The Superior Hiking Trail is a 300+ mile footpath traversing Minnesota’s North Shore along its namesake Great Lake. It’s been a work in progress since 1986, and now the end is in sight.
On Minnesota’s North Shore, hugging the rugged and sharp-blue edge of Lake Superior, the Superior Hiking Trail runs from the Canadian border south to Jay Cooke State Park near Duluth. When finished it will stretch further south, to the Wisconsin border, where it will connect to the trans-USA North County National Scenic Trail.
The final section will be cut from the current southern terminus, meandering toward the Wisconsin border for six to seven remaining miles.
“Thanks to [new] funding, we will be able to complete it,” said Jo Swanson of the Superior Hiking Trail Association.
‘Every Trail Connects’ Project
The funding Swanson notes is via REI’s Every Trail Connects program, which is investing $500,000 in 10 trail projects across the United States. The trails were chosen for geographic diversity and a successful trail-building history.
“As a co-op, we are always looking for new ways to involve our members,” said REI’s Michael Ferris. “Every Trail Connects, along with our other ongoing stewardship efforts, help make life outside more accessible.”
The “other” efforts Ferris refers to? Those comprise $5.9 million granted to more than 300 nonprofits in 2015. Those nonprofits, he said, are working to increase access to more than 1,000 outdoor places throughout the U.S.
In addition to the Superior Hiking Trail, the Every Trail Connects initiative included “beach, backcountry and urban trails” at varying stages of completion.
Trails Across The U.S.
Texas’ Violet Crown Trail, for example, is in early stages of development, while the Superior Hiking Trail and the Santa Monica Mountains’ Backbone Trail are nearly finished — the funds will put on finishing touches to complete both those long-running projects.
Once the projects were determined earlier this year, REI turned it over to the public to distribute funds by voting online; each vote earned a trail $5, with a maximum of $75,000 allocated to each trail.
The speed with which the maximum was reached, said Ferris, blew REI away. It took just 37 hours and 25 minutes for 100,000 votes to be cast and max out each trail’s donation.
REI’s president and CEO Jerry Stritzke awarded another $10,000 per trail “to celebrate this passion,” Ferris said.
Superior Hiking Trail
Thanks to a successful e-mail and social media campaign, the Superior Hiking Trail was the first trail to max out in the voting. Its $85,000 grant will be used to complete the southern end of the trail as well as to build loops for hiking on spurs of the trail in Duluth. The work will begin in 2016, with the completion of the route planned for later in the year.
Swanson said, unlike many grant competitions for trails, REI’s program maxed out funding for all participants instead of awarding money only to the vote winner.
“Every trail picked got to benefit financially, which is especially important for smaller trails,” she said.

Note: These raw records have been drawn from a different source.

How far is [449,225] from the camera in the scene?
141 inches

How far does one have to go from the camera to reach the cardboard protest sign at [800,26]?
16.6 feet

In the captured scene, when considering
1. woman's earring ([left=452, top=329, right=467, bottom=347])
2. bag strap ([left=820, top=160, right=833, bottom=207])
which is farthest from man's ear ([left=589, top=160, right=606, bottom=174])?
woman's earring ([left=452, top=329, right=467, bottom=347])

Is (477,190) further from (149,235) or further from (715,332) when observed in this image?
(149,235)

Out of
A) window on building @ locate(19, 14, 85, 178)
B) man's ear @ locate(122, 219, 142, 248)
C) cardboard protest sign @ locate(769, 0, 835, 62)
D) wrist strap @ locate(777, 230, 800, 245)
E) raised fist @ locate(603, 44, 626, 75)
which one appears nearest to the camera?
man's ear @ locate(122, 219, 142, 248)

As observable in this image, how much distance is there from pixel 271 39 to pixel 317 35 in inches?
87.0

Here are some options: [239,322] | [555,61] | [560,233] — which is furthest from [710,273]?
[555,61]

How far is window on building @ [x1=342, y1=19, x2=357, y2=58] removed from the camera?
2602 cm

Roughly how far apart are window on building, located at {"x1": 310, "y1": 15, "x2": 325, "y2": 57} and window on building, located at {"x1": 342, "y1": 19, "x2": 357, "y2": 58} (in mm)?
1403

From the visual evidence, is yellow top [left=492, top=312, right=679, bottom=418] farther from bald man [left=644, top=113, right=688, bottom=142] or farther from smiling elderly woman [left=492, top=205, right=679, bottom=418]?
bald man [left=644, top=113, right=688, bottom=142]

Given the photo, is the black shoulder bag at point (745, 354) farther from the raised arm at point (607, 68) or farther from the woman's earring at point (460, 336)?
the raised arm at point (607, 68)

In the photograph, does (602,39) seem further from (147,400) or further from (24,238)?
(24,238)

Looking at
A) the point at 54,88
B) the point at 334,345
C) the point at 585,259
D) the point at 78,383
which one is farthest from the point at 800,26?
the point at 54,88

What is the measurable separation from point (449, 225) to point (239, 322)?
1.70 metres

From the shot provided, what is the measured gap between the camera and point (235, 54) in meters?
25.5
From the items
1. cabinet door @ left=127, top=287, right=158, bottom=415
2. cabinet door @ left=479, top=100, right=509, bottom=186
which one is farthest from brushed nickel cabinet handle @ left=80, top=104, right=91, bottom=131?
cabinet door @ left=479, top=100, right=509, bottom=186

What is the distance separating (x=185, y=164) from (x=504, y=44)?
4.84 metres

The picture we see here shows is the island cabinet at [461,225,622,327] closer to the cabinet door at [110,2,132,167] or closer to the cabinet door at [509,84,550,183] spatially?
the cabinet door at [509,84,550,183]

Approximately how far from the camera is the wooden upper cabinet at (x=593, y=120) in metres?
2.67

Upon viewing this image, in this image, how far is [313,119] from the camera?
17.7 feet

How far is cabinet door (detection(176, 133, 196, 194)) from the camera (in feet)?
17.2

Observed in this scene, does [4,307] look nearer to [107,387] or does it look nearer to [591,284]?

Swanson also notes the Superior Hiking Trail was competing against better-known trails in coastal states.
“Not only did we raise money but we got to raise awareness,” she continued. “I hope it’s eye-opening that we have some great places in the Midwest.”
Over the years, funding for the Superior Hiking Trail has come from dozens of sources, including private companies, grants, government, and especially by individual contributors and association members, which number more than 4,000. The trail is built and managed for the most part by volunteers.
REI’s latest contribution of $85,000 is both generous as well as significant because of its application toward completing the route.